Don't settle for someone who just promises to show you homes or list, advertise and sell your place; every agent has to do those things, says Swanepoel, of RealtyU. What you want to know is, "What sets you apart? What will you do to go the extra mile for me?"
How often will I hear from you?
Your agent's communication style and availability should mesh well with yours. Prepare for your agent interviews by asking yourself whether, for example, you'd need a twice-weekly check-in, even if there are no homes to visit. Do you expect a report after someone tours your house for sale? Do you prefer to keep in touch through phone calls or e-mail? How promptly do you want a response? While you're inquiring about the agent's availability, remember to ask who will return your calls and show houses if your agent is out of town.
What's your plan for marketing my home?
No agent can guarantee she'll sell your home. But she can tell you what steps she'll take to bring it to the attention of buyers. Press for details like, "Are you going to post this on a Web site? Put an ad in free magazines in a shopping center? Will you have someone stage my home?"
Once you've selected an agent, Swanepoel advises requesting a one-page list of actions, each with a target date. Incorporate the plan in your sales contract so you can track your agent's progress and have documentation if she fails to live up to the agreement.
How many transactions did you complete last year?
Some agents keep score in dollars, saying, "I sold $50 million in real estate last year." But property values vary from market to market and house to house, so what you really want to ask is, "How many deals did you complete?"
Super salespeople are a mixed blessing. The bonus is, they're knowledgeable experts. "The more listings he has, the more he dominates that market, the more probability he is a good guy in that area," says Williams.
But a superseller might be too busy for hand-holding. "If a solo agent is selling more than 70 homes a year, they're not going to have time for you," says Nellis.
What do you know about the neighborhoods where I want to live?
A super salesperson is no good to you if she isn't doing an active business in your target neighborhoods, so ask how many of the homes she sold last year were located where you want to buy and how many listings she has there now.
Really great professionals specialize in one — or maybe two — communities. Nellis says he declined a friend's request to help her find a home in a nearby city because he didn't know the place and could not help her unearth the particulars she needed — everything from planned airport flight paths to zoning-regulation changes to freeway expansions — that determine a property's true value.
Agents have a wealth of data at their disposal from local multiple listing services. Good ones will share it, educating you about the median income and educational level of a neighborhood's residents, for example, or telling you what proportion of residents work close to home or suffer long commutes. They can't discuss school performance or crime — that would violate fair-housing laws. But they should point you to Web sites where statistics on crime and school performance are listed, one of which is Sperling's Best Places.

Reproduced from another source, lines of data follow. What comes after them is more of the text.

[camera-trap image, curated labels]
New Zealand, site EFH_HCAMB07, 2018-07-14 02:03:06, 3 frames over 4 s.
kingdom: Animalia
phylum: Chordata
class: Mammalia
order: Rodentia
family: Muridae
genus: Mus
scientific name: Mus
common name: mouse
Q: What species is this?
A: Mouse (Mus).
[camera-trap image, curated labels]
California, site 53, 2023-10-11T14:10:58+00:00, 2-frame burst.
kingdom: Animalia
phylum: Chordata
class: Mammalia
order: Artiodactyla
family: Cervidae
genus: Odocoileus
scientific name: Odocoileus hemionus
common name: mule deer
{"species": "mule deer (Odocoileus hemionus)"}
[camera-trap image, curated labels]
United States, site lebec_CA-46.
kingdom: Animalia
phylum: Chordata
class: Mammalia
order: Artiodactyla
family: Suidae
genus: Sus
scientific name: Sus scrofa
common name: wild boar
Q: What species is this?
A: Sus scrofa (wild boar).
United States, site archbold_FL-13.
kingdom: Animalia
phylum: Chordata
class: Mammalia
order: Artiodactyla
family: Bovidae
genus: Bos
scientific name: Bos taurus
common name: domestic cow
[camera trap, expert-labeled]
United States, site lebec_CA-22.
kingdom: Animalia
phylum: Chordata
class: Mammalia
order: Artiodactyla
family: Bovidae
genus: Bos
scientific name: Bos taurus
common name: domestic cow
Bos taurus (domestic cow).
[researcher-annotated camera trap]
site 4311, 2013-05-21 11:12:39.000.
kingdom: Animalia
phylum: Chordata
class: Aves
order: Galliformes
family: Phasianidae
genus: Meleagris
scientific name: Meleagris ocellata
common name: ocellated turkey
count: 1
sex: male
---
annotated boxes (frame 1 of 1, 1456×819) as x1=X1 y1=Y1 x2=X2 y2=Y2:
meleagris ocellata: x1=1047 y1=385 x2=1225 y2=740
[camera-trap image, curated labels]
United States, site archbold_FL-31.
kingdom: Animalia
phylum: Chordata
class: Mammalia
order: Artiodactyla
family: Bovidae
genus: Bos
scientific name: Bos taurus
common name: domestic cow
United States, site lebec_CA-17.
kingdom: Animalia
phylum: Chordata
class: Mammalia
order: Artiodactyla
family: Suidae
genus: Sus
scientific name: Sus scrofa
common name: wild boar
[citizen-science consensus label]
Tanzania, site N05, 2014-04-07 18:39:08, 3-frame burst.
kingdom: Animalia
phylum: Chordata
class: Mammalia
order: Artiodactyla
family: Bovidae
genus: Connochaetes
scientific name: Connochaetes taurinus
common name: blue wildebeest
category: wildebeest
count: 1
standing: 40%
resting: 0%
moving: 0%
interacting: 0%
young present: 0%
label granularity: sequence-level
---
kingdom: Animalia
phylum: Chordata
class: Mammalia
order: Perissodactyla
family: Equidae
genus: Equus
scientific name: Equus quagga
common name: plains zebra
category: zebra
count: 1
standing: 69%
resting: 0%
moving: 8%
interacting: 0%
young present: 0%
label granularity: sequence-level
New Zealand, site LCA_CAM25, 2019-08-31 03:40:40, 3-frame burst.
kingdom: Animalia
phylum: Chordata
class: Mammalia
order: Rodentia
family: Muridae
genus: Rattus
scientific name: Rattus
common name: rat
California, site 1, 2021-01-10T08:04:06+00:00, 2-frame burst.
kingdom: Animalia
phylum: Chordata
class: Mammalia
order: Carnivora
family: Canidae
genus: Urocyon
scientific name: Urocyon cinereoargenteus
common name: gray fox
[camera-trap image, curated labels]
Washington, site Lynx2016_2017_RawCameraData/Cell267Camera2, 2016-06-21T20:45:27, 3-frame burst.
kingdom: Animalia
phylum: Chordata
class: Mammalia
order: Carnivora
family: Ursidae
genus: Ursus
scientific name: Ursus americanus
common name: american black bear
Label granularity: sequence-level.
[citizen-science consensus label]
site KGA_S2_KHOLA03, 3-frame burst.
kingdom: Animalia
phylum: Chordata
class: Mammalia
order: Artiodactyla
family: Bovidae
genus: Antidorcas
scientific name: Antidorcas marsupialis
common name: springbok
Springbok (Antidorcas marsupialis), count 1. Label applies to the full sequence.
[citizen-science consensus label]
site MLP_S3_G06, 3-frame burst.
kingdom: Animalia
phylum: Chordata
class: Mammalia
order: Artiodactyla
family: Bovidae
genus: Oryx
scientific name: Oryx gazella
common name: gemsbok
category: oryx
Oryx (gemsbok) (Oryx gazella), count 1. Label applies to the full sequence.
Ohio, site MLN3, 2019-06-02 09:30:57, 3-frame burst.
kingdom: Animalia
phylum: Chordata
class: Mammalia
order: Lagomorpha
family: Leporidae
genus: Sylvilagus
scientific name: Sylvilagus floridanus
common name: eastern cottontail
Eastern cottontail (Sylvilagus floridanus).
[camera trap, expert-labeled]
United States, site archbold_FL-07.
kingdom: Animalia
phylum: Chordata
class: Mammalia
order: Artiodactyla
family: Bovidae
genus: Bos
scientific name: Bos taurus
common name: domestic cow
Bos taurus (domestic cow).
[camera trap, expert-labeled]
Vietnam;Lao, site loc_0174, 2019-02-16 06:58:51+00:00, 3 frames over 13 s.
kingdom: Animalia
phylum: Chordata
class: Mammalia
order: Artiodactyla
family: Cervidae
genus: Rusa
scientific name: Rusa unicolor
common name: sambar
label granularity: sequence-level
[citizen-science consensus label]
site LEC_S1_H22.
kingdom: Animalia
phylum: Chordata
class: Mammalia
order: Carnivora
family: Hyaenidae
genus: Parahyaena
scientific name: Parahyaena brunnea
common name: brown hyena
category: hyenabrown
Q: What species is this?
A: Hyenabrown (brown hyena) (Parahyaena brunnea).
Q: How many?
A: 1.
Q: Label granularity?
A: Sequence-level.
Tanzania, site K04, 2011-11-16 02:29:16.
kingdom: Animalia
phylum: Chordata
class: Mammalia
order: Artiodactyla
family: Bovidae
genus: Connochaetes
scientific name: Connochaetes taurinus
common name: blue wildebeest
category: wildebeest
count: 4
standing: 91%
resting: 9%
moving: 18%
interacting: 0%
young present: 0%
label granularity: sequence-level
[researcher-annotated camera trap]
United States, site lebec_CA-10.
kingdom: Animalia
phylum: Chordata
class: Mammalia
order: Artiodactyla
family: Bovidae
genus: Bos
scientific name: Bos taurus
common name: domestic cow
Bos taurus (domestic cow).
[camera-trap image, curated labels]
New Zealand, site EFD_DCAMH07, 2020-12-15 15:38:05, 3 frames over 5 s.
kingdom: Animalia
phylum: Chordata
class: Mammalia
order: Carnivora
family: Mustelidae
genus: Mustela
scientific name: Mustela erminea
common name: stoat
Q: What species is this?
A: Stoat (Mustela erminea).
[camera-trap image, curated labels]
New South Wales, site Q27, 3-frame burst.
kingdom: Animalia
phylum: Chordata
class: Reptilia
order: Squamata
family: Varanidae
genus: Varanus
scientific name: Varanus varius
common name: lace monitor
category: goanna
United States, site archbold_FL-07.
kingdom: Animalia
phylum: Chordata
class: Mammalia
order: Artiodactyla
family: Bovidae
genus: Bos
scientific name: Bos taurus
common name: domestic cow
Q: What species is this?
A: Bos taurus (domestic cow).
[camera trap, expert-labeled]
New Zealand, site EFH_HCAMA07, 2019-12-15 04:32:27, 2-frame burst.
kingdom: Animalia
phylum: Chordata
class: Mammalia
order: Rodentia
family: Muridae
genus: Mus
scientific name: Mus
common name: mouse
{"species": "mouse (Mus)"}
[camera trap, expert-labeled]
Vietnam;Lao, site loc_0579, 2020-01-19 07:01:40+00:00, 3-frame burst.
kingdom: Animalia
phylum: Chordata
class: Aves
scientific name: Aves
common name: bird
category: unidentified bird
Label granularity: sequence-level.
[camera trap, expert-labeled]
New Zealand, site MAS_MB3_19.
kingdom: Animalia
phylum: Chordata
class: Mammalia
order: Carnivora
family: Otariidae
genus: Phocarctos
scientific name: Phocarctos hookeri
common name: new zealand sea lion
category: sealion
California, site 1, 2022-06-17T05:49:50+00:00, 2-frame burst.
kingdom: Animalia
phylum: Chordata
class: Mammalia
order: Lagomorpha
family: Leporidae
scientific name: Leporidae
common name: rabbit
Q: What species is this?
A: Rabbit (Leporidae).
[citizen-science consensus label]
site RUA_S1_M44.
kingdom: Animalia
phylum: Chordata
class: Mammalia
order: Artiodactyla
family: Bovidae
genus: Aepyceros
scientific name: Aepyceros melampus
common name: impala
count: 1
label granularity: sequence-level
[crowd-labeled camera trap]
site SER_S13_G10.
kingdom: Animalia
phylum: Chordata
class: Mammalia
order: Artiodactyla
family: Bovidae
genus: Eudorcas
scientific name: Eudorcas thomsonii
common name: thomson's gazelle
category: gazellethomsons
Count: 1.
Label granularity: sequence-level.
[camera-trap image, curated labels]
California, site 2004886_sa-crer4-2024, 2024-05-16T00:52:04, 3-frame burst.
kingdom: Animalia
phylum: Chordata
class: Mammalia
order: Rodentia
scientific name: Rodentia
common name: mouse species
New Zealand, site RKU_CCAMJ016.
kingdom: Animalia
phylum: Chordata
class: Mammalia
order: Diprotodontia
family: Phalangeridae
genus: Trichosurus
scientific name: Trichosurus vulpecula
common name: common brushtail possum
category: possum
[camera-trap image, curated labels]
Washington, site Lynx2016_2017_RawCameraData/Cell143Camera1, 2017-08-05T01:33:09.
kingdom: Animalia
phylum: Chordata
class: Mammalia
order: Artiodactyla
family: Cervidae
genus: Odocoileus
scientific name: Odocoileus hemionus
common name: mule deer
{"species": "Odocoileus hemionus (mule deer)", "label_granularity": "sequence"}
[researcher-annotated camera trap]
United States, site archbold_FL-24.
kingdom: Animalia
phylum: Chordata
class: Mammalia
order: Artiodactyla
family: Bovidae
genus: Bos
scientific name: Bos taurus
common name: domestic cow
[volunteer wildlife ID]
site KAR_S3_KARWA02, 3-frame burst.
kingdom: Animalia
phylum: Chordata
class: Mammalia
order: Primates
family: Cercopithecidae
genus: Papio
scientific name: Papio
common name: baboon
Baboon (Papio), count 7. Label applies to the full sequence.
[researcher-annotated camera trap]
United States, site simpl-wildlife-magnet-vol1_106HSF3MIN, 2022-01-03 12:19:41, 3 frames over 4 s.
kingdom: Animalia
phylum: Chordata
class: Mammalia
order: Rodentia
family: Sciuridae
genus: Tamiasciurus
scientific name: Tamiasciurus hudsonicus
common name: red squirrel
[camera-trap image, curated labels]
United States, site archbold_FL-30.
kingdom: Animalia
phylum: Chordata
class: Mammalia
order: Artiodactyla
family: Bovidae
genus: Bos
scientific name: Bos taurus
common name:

Are you a solo agent or part of a team?
There's no right answer to this question. Teams are growing in popularity. They're good for engaging several individuals' expertise at once and for allowing high-powered salespeople to concentrate on what they do best, offloading to associates tasks like filing and tracking documents, dogging details and showing houses. Being part of a team lets a salesperson handle more listings, says Nellis, who adds that he manages 60 sales a year by handing off detail work to teammates.
But a team is only as good as its players. "You can have a team with a crummy Web site and no designations, but you have a solo agent who just sparkles, and then that's your answer for you -- go with the solo agent," says Nellis.
When you get right down to it, it's that sparkle that distinguishes the superstar agents, and there's no way to find it without sitting down with a few of them and asking questions.